Exercise goal — Write out the records below once more, exactly and completely.

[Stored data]
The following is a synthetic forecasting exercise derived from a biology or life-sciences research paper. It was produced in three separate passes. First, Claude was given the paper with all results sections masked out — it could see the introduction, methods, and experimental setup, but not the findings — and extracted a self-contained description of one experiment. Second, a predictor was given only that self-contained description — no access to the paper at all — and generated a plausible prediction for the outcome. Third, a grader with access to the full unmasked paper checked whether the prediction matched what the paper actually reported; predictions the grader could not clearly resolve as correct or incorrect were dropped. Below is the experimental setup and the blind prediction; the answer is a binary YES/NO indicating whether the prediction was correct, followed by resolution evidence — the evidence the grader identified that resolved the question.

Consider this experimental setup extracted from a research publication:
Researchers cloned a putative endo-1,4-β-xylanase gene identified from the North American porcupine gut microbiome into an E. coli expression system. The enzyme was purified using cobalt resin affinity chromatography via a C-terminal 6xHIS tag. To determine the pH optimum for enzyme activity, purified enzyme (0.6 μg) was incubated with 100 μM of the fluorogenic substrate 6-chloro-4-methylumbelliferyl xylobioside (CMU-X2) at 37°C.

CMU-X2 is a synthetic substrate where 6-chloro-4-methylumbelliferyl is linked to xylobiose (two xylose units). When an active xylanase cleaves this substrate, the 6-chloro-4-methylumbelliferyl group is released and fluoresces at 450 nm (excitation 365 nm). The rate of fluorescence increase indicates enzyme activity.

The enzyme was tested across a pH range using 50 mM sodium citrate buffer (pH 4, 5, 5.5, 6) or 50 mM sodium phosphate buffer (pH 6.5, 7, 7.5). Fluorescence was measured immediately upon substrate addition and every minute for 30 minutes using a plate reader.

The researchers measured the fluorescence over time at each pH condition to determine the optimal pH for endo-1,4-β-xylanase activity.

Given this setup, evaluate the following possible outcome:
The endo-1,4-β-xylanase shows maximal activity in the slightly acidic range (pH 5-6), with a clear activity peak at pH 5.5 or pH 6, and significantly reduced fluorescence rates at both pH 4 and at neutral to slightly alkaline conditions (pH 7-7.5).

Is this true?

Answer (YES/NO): NO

Exercise response —
The following is a synthetic forecasting exercise derived from a biology or life-sciences research paper. It was produced in three separate passes. First, Claude was given the paper with all results sections masked out — it could see the introduction, methods, and experimental setup, but not the findings — and extracted a self-contained description of one experiment. Second, a predictor was given only that self-contained description — no access to the paper at all — and generated a plausible prediction for the outcome. Third, a grader with access to the full unmasked paper checked whether the prediction matched what the paper actually reported; predictions the grader could not clearly resolve as correct or incorrect were dropped. Below is the experimental setup and the blind prediction; the answer is a binary YES/NO indicating whether the prediction was correct, followed by resolution evidence — the evidence the grader identified that resolved the question.

Consider this experimental setup extracted from a research publication:
Researchers cloned a putative endo-1,4-β-xylanase gene identified from the North American porcupine gut microbiome into an E. coli expression system. The enzyme was purified using cobalt resin affinity chromatography via a C-terminal 6xHIS tag. To determine the pH optimum for enzyme activity, purified enzyme (0.6 μg) was incubated with 100 μM of the fluorogenic substrate 6-chloro-4-methylumbelliferyl xylobioside (CMU-X2) at 37°C.

CMU-X2 is a synthetic substrate where 6-chloro-4-methylumbelliferyl is linked to xylobiose (two xylose units). When an active xylanase cleaves this substrate, the 6-chloro-4-methylumbelliferyl group is released and fluoresces at 450 nm (excitation 365 nm). The rate of fluorescence increase indicates enzyme activity.

The enzyme was tested across a pH range using 50 mM sodium citrate buffer (pH 4, 5, 5.5, 6) or 50 mM sodium phosphate buffer (pH 6.5, 7, 7.5). Fluorescence was measured immediately upon substrate addition and every minute for 30 minutes using a plate reader.

The researchers measured the fluorescence over time at each pH condition to determine the optimal pH for endo-1,4-β-xylanase activity.

Given this setup, evaluate the following possible outcome:
The endo-1,4-β-xylanase shows maximal activity in the slightly acidic range (pH 5-6), with a clear activity peak at pH 5.5 or pH 6, and significantly reduced fluorescence rates at both pH 4 and at neutral to slightly alkaline conditions (pH 7-7.5).

Is this true?

Answer (YES/NO): NO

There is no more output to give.